You might model program context like so:

 Program {
   // Should not be exhuastive for updates. New found errors, additional functionality.
   case dependency(Dependency)
   // Great candidate for exhuastivity. Predictability is good.
   case executable(Executable)

   enum Dependency {
    case api
    case source
   }
   enum Executable {
     case application
     case cli
   }
 }

 // What error types to use..
 switch program {
   case .dependency(.api):
     // use struct type
   case .dependency(.source):
     // use non-exhuastive enumerable type [ex](https://github.com/rust-lang/rfcs/blob/master/text/2008-non-exhaustive.md#enums-1)
     // This keeps the benefit of type inference and users of dependencies can create warnings for newly introduced cases that arise into the `default` node of a `switch`

   case .executable(.application):
     // use enumerable type
   case .executable(.cli):
     // consider an enumerable type for handling errors or a singular concrete error with tracing such as [anyhow](https://github.com/dtolnay/anyhow) if the program is often failable.

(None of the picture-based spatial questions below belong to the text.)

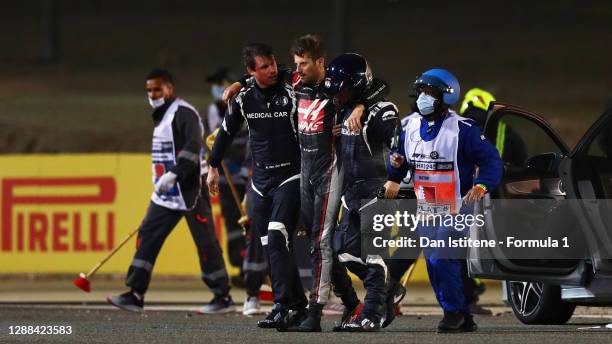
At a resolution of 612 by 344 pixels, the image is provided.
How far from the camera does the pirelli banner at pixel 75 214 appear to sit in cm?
1844

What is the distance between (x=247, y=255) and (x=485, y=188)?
13.6 ft

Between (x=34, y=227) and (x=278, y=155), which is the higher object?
(x=278, y=155)

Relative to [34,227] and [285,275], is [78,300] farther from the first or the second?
[285,275]

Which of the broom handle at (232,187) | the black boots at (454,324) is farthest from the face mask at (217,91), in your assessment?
the black boots at (454,324)

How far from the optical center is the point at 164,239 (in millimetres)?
14977

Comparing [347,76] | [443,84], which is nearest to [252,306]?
[347,76]

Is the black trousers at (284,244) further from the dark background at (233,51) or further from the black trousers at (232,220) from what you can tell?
the dark background at (233,51)

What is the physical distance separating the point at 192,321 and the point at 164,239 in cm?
156

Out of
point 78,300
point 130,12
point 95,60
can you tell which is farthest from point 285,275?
point 130,12

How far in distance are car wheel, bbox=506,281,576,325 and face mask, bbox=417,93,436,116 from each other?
1914 millimetres

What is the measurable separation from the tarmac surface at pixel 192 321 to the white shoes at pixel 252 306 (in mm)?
82

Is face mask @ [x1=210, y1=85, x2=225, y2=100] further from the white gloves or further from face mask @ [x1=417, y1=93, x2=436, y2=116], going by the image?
face mask @ [x1=417, y1=93, x2=436, y2=116]

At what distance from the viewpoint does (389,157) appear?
11.6 metres

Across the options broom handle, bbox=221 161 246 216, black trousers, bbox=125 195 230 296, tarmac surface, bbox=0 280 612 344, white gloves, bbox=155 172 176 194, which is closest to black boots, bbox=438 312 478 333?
tarmac surface, bbox=0 280 612 344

The latter is quite nice for development on something you could want to fail if anything hiccups.
 }

A more reasonable direction to support this use case would be to introduce a form of anonymous enum (often called a sum type) into the language itself, where the type A | B can be either an A or B. With such a feature in place, one could express the function above as:

I'm glad a union/anon sum type was briefly discussed. Many times you can throw either types of an error but you do not want to create a new error type to allow for this. These would be not equivalent and currently you cannot model something like FileError | MetadataError.

Another suggestion uses angle brackets around the thrown type, i.e.,

The angle brackets seem more intuitive to me and to follow precedence. +1

Also, not a huge fan of the implicit do catch converting to any Error. Seems like this should be explicit to avoid unwanted behavior. Understandable if this is due to backwards comparability.